Set exercise –
Write out the passage below about the band's recording stay at Chateau Marouatte word for word, leaving out the records.

Extract provided –

Now the band had a spectrum of imagery to get its teeth into and the songs progressed quite quickly throughout the winter of 92/93. Someone in A&R at EMI introduced us to the great Dave Meegan in January of '93 and we set about pulling his visions and ideas into the project. In February we moved into Miles Copeland's Chateau Marouatte in the Dordogne region of France - a 15th century castle perched on top of a high hill silhouetted against the moon at night like a vampire movie. We went there with a truck full of technology and turned the place into a recording studio. I lived in a round castle tower separated from the building, standing alone across the garden. On my first night there I climbed the stone spiral stairs to my room and looked out of the window across the sweeping woodland in the valley below. It was quite a feeling! I sat down on the big bed and wrote a few words. They were 'Brave'. I spent the next few days locked away with a keyboard full of drone sounds and eventually the chord progression emerged. Occasionally, one of the boys would look in to see what I was up to as the drones moaned and hummed for hours on end. "He's still in there!" they would murmur to each other.

Given information –
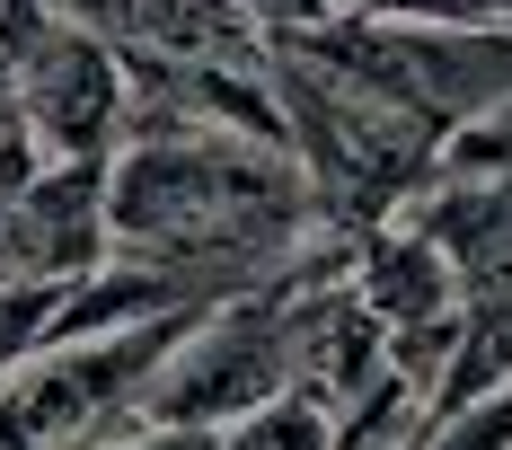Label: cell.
<instances>
[{
	"instance_id": "1",
	"label": "cell",
	"mask_w": 512,
	"mask_h": 450,
	"mask_svg": "<svg viewBox=\"0 0 512 450\" xmlns=\"http://www.w3.org/2000/svg\"><path fill=\"white\" fill-rule=\"evenodd\" d=\"M318 230L301 159L230 124L124 133L106 150V256L168 274L186 300H230L292 265Z\"/></svg>"
},
{
	"instance_id": "2",
	"label": "cell",
	"mask_w": 512,
	"mask_h": 450,
	"mask_svg": "<svg viewBox=\"0 0 512 450\" xmlns=\"http://www.w3.org/2000/svg\"><path fill=\"white\" fill-rule=\"evenodd\" d=\"M265 80H274V115H283V150L301 159L309 195H318V230L354 239L380 230L389 212L424 195V177L442 168V142L407 98H389L362 62L327 45V27L309 36H274L265 45Z\"/></svg>"
},
{
	"instance_id": "3",
	"label": "cell",
	"mask_w": 512,
	"mask_h": 450,
	"mask_svg": "<svg viewBox=\"0 0 512 450\" xmlns=\"http://www.w3.org/2000/svg\"><path fill=\"white\" fill-rule=\"evenodd\" d=\"M407 221L451 265V353L424 398V415H442V406L512 380V159H477V150L442 142V168L424 177Z\"/></svg>"
},
{
	"instance_id": "4",
	"label": "cell",
	"mask_w": 512,
	"mask_h": 450,
	"mask_svg": "<svg viewBox=\"0 0 512 450\" xmlns=\"http://www.w3.org/2000/svg\"><path fill=\"white\" fill-rule=\"evenodd\" d=\"M195 318L204 309H168V318L18 362L0 380V450H106L115 433H142V398Z\"/></svg>"
},
{
	"instance_id": "5",
	"label": "cell",
	"mask_w": 512,
	"mask_h": 450,
	"mask_svg": "<svg viewBox=\"0 0 512 450\" xmlns=\"http://www.w3.org/2000/svg\"><path fill=\"white\" fill-rule=\"evenodd\" d=\"M0 71L9 124L36 142V159H106L124 142V53L71 9L0 0Z\"/></svg>"
},
{
	"instance_id": "6",
	"label": "cell",
	"mask_w": 512,
	"mask_h": 450,
	"mask_svg": "<svg viewBox=\"0 0 512 450\" xmlns=\"http://www.w3.org/2000/svg\"><path fill=\"white\" fill-rule=\"evenodd\" d=\"M345 292H354L362 318L380 327L398 380H407L415 398H433L442 353H451V265H442V248L415 230L407 212H389L380 230H354V248H345Z\"/></svg>"
},
{
	"instance_id": "7",
	"label": "cell",
	"mask_w": 512,
	"mask_h": 450,
	"mask_svg": "<svg viewBox=\"0 0 512 450\" xmlns=\"http://www.w3.org/2000/svg\"><path fill=\"white\" fill-rule=\"evenodd\" d=\"M106 265V159H36L0 212V283H80Z\"/></svg>"
},
{
	"instance_id": "8",
	"label": "cell",
	"mask_w": 512,
	"mask_h": 450,
	"mask_svg": "<svg viewBox=\"0 0 512 450\" xmlns=\"http://www.w3.org/2000/svg\"><path fill=\"white\" fill-rule=\"evenodd\" d=\"M53 9H71L124 62H168V71H186V62H265V36L230 0H53Z\"/></svg>"
},
{
	"instance_id": "9",
	"label": "cell",
	"mask_w": 512,
	"mask_h": 450,
	"mask_svg": "<svg viewBox=\"0 0 512 450\" xmlns=\"http://www.w3.org/2000/svg\"><path fill=\"white\" fill-rule=\"evenodd\" d=\"M212 450H336V415L309 398V389H283V398L248 406L239 424H221Z\"/></svg>"
},
{
	"instance_id": "10",
	"label": "cell",
	"mask_w": 512,
	"mask_h": 450,
	"mask_svg": "<svg viewBox=\"0 0 512 450\" xmlns=\"http://www.w3.org/2000/svg\"><path fill=\"white\" fill-rule=\"evenodd\" d=\"M407 450H512V380L442 406V415H424L407 433Z\"/></svg>"
},
{
	"instance_id": "11",
	"label": "cell",
	"mask_w": 512,
	"mask_h": 450,
	"mask_svg": "<svg viewBox=\"0 0 512 450\" xmlns=\"http://www.w3.org/2000/svg\"><path fill=\"white\" fill-rule=\"evenodd\" d=\"M230 9L248 18L265 45H274V36H309V27H327V18H345L336 0H230Z\"/></svg>"
},
{
	"instance_id": "12",
	"label": "cell",
	"mask_w": 512,
	"mask_h": 450,
	"mask_svg": "<svg viewBox=\"0 0 512 450\" xmlns=\"http://www.w3.org/2000/svg\"><path fill=\"white\" fill-rule=\"evenodd\" d=\"M106 450H212L204 424H142V433H115Z\"/></svg>"
},
{
	"instance_id": "13",
	"label": "cell",
	"mask_w": 512,
	"mask_h": 450,
	"mask_svg": "<svg viewBox=\"0 0 512 450\" xmlns=\"http://www.w3.org/2000/svg\"><path fill=\"white\" fill-rule=\"evenodd\" d=\"M362 450H407V442H362Z\"/></svg>"
}]
</instances>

Result of the exercise –
Now the band had a spectrum of imagery to get its teeth into and the songs progressed quite quickly throughout the winter of 92/93. Someone in A&R at EMI introduced us to the great Dave Meegan in January of '93 and we set about pulling his visions and ideas into the project. In February we moved into Miles Copeland's Chateau Marouatte in the Dordogne region of France - a 15th century castle perched on top of a high hill silhouetted against the moon at night like a vampire movie. We went there with a truck full of technology and turned the place into a recording studio. I lived in a round castle tower separated from the building, standing alone across the garden. On my first night there I climbed the stone spiral stairs to my room and looked out of the window across the sweeping woodland in the valley below. It was quite a feeling! I sat down on the big bed and wrote a few words. They were 'Brave'. I spent the next few days locked away with a keyboard full of drone sounds and eventually the chord progression emerged. Occasionally, one of the boys would look in to see what I was up to as the drones moaned and hummed for hours on end. "He's still in there!" they would murmur to each other.